*** EXCERPT TO READ ***
Special Issue Information

Dear Colleagues,

The integration of machine learning (ML) into precision livestock farming (PLF) represents a significant leap forward in managing livestock populations more efficiently and sustainably. ML technologies are revolutionizing the way farmers monitor, manage, and predict animal behavior and health, providing valuable insights from animal housing to the prediction of activity patterns or more efficient ways of environmental control. As the industry faces increasing challenges, including environmental changes, ML offers innovative solutions to gain deeper insights into individual animals' health and welfare, such as detecting early signs of disease, assessing stress levels, predicting changes in feeding and movement patterns, or the evolution of indoor air quality.
*** End of EXCERPT TO READ ***
*** INPUT DATA ***
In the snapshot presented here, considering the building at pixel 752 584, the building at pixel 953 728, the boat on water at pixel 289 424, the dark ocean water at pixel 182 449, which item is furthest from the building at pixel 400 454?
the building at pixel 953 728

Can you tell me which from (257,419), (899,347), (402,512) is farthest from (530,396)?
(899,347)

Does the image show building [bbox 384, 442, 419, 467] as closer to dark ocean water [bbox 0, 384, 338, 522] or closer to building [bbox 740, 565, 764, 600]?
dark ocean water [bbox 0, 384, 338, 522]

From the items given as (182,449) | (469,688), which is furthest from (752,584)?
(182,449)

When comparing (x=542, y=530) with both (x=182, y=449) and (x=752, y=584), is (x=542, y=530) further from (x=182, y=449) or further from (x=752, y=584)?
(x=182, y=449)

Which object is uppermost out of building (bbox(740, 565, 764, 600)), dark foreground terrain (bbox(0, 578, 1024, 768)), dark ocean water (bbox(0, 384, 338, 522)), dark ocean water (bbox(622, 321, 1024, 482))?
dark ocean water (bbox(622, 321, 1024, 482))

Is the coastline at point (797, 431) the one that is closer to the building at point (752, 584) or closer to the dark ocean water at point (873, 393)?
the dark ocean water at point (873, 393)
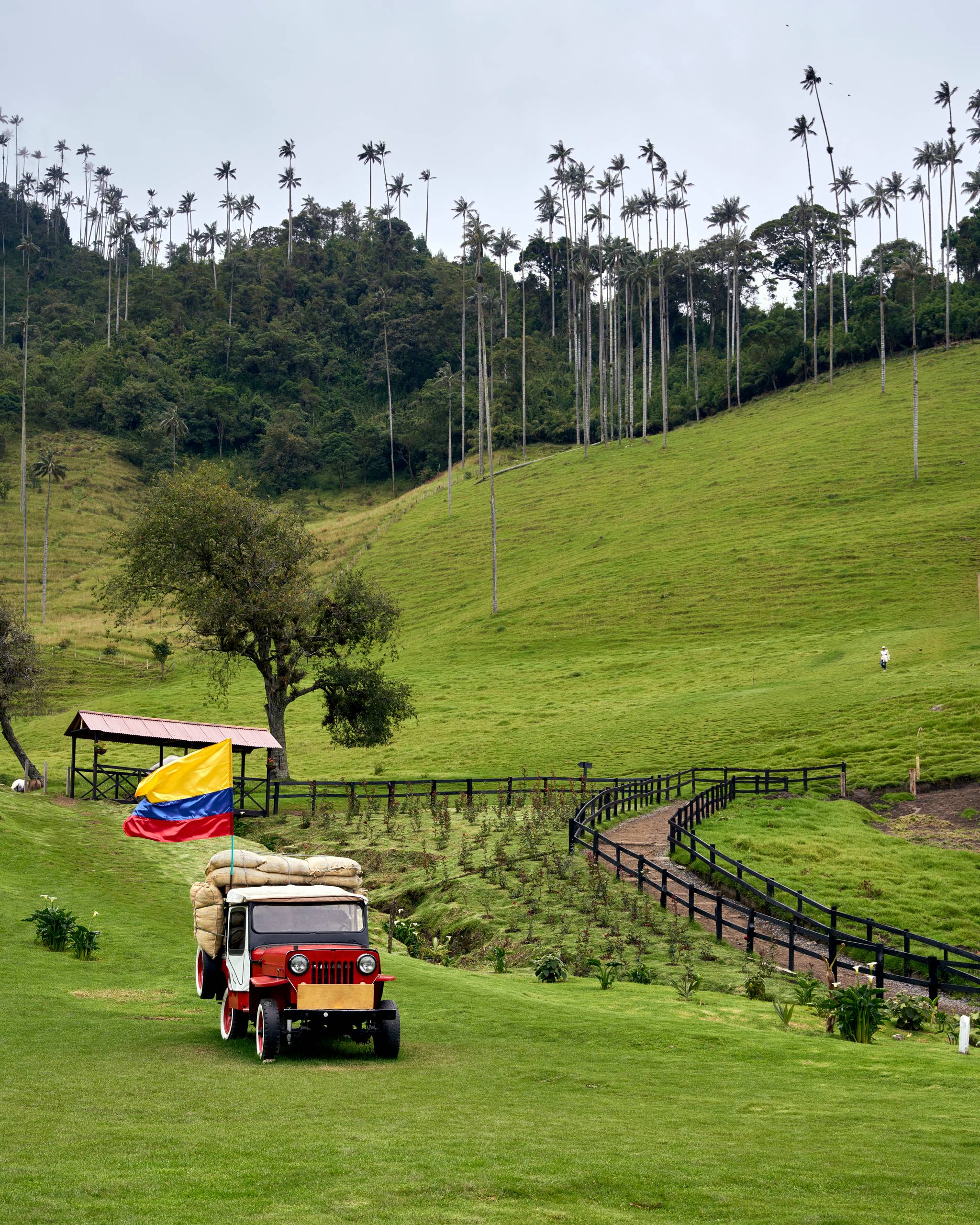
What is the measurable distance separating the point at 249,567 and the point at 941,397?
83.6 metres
*** End of INPUT DATA ***
*** INPUT DATA ***
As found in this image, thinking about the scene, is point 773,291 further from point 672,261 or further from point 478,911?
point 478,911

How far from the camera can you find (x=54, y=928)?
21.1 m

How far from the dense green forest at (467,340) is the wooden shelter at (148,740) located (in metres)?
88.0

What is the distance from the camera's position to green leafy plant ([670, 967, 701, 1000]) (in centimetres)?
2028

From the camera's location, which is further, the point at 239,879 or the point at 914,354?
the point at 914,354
*** End of INPUT DATA ***
WORK TO COMPLETE
(1) Copy the passage in the special issue description starting with "The integration of" and going on through "indoor air quality.".
(2) Decide whether each statement agrees with the special issue description, answering yes or no and quoting the words that settle it: (a) It calls the integration of machine learning into precision livestock farming a minor step. (b) It names environmental changes as one of the challenges the industry faces. (c) It lists detecting early signs of disease among the insights machine learning can offer.
These lines are separate from the special issue description.

RESPONSE LIST
(1)
The integration of machine learning (ML) into precision livestock farming (PLF) represents a significant leap forward in managing livestock populations more efficiently and sustainably. ML technologies are revolutionizing the way farmers monitor, manage, and predict animal behavior and health, providing valuable insights from animal housing to the prediction of activity patterns or more efficient ways of environmental control. As the industry faces increasing challenges, including environmental changes, ML offers innovative solutions to gain deeper insights into individual animals' health and welfare, such as detecting early signs of disease, assessing stress levels, predicting changes in feeding and movement patterns, or the evolution of indoor air quality.

(2)
(a) No: "represents a significant leap forward"
(b) Yes: "including environmental changes"
(c) Yes: "detecting early signs of disease"